Closed yut23 closed 2 months ago

yut23 commented 3 months ago

Timings for test_aprox_rates, with a loop added around the rate_* calls. RHS::rhs() calls the version without derivatives, while the analytic Jacobian calls the version with derivatives. The previous code always calculated the derivatives, hence the same timings on the left.

CPU (n_cell=64, loops=10):
- without derivatives:  5.34s ->  4.34s (-1.00s, -19%)
- with derivatives:     5.34s ->  5.71s (+0.37s,  +7%)

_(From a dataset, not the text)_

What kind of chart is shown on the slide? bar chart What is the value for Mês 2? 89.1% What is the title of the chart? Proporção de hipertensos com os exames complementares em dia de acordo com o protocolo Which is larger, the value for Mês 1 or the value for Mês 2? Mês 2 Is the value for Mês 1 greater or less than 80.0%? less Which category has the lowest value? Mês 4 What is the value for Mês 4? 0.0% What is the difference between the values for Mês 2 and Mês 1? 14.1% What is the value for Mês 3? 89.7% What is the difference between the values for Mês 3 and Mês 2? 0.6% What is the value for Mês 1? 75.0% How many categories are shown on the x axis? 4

CUDA (n_cell=64, loops=500):
- without derivatives:  5.25s ->  4.42s (-0.83s, -16%)
- with derivatives:     5.25s ->  5.30s (+0.05s,  +1%)
zingale commented 3 months ago

test suite: http://groot.astro.sunysb.edu/Microphysics/test-suite/gfortran/2024-07-17-006/index.html

zingale commented 3 months ago

do you expect the diffs shown in the test suite?

yut23 commented 2 months ago

No, I don't think the diffs should be that large. I'm even more confused by the diffs with the numerical Jacobian, as that shouldn't be using autodiff at all.

zingale commented 2 months ago

let me rerun the test

yut23 commented 2 months ago

I found a few optimizations I made that were causing the differences with the numerical Jacobian, and I'm now pretty sure the other big diffs are just compounded from the roundoff diffs in the analytical Jacobian.

zingale commented 2 months ago

most test_rhs diffs are now roundoff, except for powerlaw, which is Inf http://groot.astro.sunysb.edu/Microphysics/test-suite/gfortran/2024-07-23-001/index.html

yut23 commented 2 months ago

This should be ready to merge. The Inf diffs for powerlaw are because we weren't calculating the temperature derivatives at all before.